Bisnis.com, JAKARTA—Komite Reformasi Tata Kelola Migas menuntut PT Pertamina (Persero) terbuka terkait data impor bahan bakar minyak (BBM).
Kepala Komite Reformasi Tata Kelola Migas Faisal Basri menyatakan akan meminta Menteri Energi dan Sumber Daya Mineral untuk mendorong Pertamina membuka data impor BBM.
“Saya menuntut ke Pak Menteri untuk buka [data impor Pertamina] ke publik,” katanya seperti dikutip Bisnis, Selasa (25/11/2014).
Dia menceritakan secara kewenangan pihaknya tidak memiliki kewenangan langsung untuk menuntut Pertamina membuka data impor.
Namun, jelasnya, jika menyangkut mafia migas maka Komite Reformasi Tata Kelola Migas memiliki kewenangan penuh.
Menurutnya, keterbukaan Pertamina membuat masyarakat bisa membandingkan harga yang diimpor Pertamina dengan harga negara lain.

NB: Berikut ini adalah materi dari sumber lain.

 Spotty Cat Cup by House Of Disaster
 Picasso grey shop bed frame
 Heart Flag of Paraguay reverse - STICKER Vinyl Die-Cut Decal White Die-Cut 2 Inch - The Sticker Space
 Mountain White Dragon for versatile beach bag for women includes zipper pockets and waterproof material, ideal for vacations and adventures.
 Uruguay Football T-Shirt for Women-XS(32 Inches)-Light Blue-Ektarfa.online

Dengan begitu, lanjutnya, tidak terjadi silang pendapat di masyarakat yang menimbulkan berkurangnya kredibilitas pemerintah.
Selain itu, Dosen Fakultas Ekonomi Universitas Indonesia itu mengungkapkan ketidakterbukaan di sektor migas akan menciptakan ruang yang nyaman bagi mafia migas.

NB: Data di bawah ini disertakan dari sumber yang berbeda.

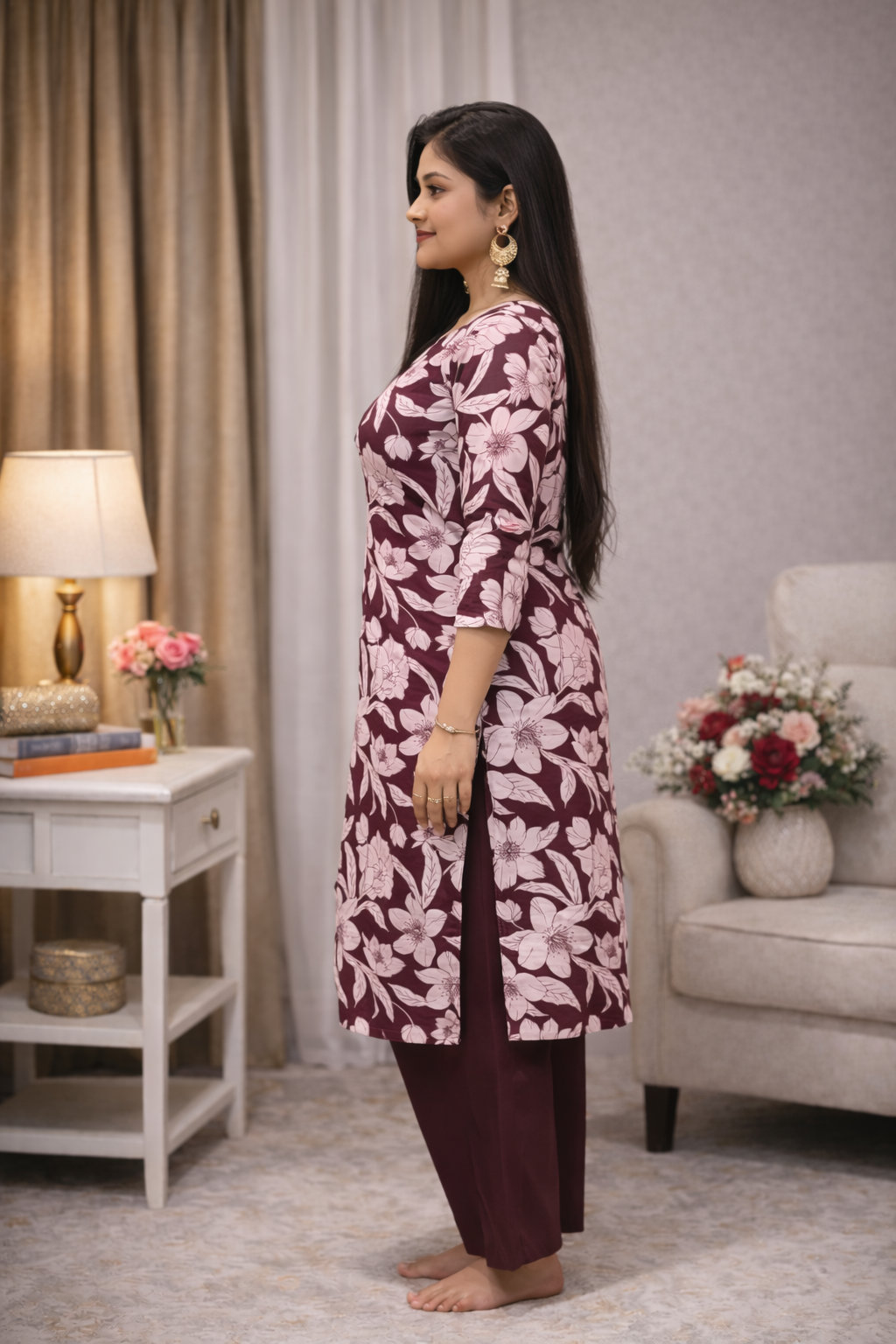 Women’s Maroon Floral Printed Kurti Pant Set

“Pokoknya mafia hidup kalau relung-relung digelapkan,” ujarnya.
Prioritaskan Petral
Di sisi lain, Komite Reformasi Tata Kelola Migas akan mempriroritaskan pengkajian terhadap PT Pertamina Energy Trading Ltd (Petral). Faisal mengungkapkan akan segera memberikan rekomendasi terkait Petral kepada Kementerian ESDM.
“Kami tidak menunggu rekomendasi sampai enam bulan, ada report bulanan,” ungkapnya.
Dia menuturkan pengauditan Petral tidak bisa sembarangan karena Petral merupakan badan hukum Hongkong yang meerupakan anak usaha di Singapura. Namun, mayoritas saham Petral dimiliki pemerintah melalui Pertamina.
Lebih jauh, menurutnya, audit Petral dilakukan tanpa melupakan sejarah berdirinya Petral pada era Presiden Soeharto.
Seperti diketahui, Petral awalnya bernama PT Petral Group yang berdiri pada 1969 dengan dua pemegang saham; Petral Oil Marketing Corporation Limited yang terdaftar di Bahama namun berkantor di Hong Kong dan Petral Oil Marketing Corporation yang terdaftar di California, Amerika Serikat (AS).
Pada 1978, kedua perusahaan melakukan merger dan mengubah nama perusahaan menjadi Petral Oil Marketing Limited yang terdaftar di Hong Kong. Pada 1979 hingga 1992, saham Petra Oil Marketing Limited dimiliki perusahaan Zambesi Invesments Limited yang terdaftar di Hongkong dan Pertamina Energy Service Pte Limited yang terdaftar di Singapura.
Selanjutnya, Pertamina mengakuisisi perusahaan tersebut pada 1998. Pada 2011, Pertamina mengubah namanya menjadi PT Pertamina Energy Trading Ltd (Petral). Selain Pertamina, saham Petral juga dimiliki Zambesi Invesment Limited dan Pertamina Energy Service Pte Limited.
Berdasarkan catatan Bisnis, Kementerian ESDM menyatakan Presiden Joko Widodo memberikan mandat kepada Menteri Energi dan Sumber Daya Mineral (ESDM) dan Menteri Badan Usaha Milik Negara (BUMN) untuk mengkaji secara menyeluruh keberadaan Petral.
Menteri ESDM menyatakan Presiden Jokowi memberikan waktu kepada Tim Reformasi untuk menyelidiki Petral selama tiga bulan.
“Dalam tiga bulan harus ada kesimpulan,” ungkapnya.